We hitched a ride to Anzob and arranged a taxi to Iskander Kul for about 400 TJK. Another (mad) ride took us to the trailhead for the second leg through the Fan Mountains.Very different landscape, much wetter (we had a little bit of rain, which was very welcome!) and trees. Steep ascends and sections of nice gradual incline brought us in two days to the Upper Akhbashir Valley, where the approach to the Akhbashir (also called Sarymat) Pass starts.


The approach to the 4160m high pass is long. It took us 6,5 of ploughing through wet soil and soft snow to get to the summit. But the view was absolutely worth it!


The descent was definitely top three most horrible descents in my trekking "career". Traversing steep scree most of the descent, slushy snow and aggressive shepherd dogs worn us completely out (1300m down on horendous terrain). No path whatsoever. I really wonder why the crossing of this pass is mentioned as an existing route. Not recommended unless you like the kind of terrain described earlier.

In September I will update this and the coming route on this site with proper descriptions and more photographs. Off to the Pamirs in two days!

04/07/2012

Packing Mayhem

Tomorrow I'm off! I'm flying Turkish Airlines and will meet up with my buddy Pete at the whisky shop at Istanbul Airport. Everything fits in the backpack, with 30kg allowance no worries about excess baggage. 40 degrees Celsius Dushanbe here we come!

24/06/2012

Training sessions

The past 1,5 month I have been able to get out for a few good walks in preparation of Tajikistan (I would have done them anyways!...)
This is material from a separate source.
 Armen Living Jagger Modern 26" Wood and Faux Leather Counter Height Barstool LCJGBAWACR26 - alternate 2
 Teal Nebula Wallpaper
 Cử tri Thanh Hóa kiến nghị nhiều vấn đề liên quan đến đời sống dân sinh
The Overland Track, Tasmania

















Dreadful conditions during a climb of the volcano at Kolombangara Island, Solomon Islands

















The last walk in my local hills before heading out to Tajikistan in the Pentlands just outside Edinburgh, earlier today with Pete Wooding.

22/06/2012

Route maps Zerafshan and Pamir treks



This is the intended route crossing the Zerafshan Range (Northern Tajikistan), starting east end finishing at the 7 lakes south of Penjikent.
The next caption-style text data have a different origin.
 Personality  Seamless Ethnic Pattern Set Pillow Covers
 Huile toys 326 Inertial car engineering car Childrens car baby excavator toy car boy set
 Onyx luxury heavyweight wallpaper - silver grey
After the Zerafshan we will be travelling to Vanj, the trailhead for the Pamir traverse. The trek finishes in the Tajik part of the Wakhan Corridor, at the border with Afghanistan.

21/06/2012

Support from Adventure Food



Manufacturer of freeze dried meals Adventure Food has been so kind to support my research trip in Tajikistan with their meals. I can't wait for their Goulash (I ordered quite a few), my favourite!! Thanks Marcel and Ivo!!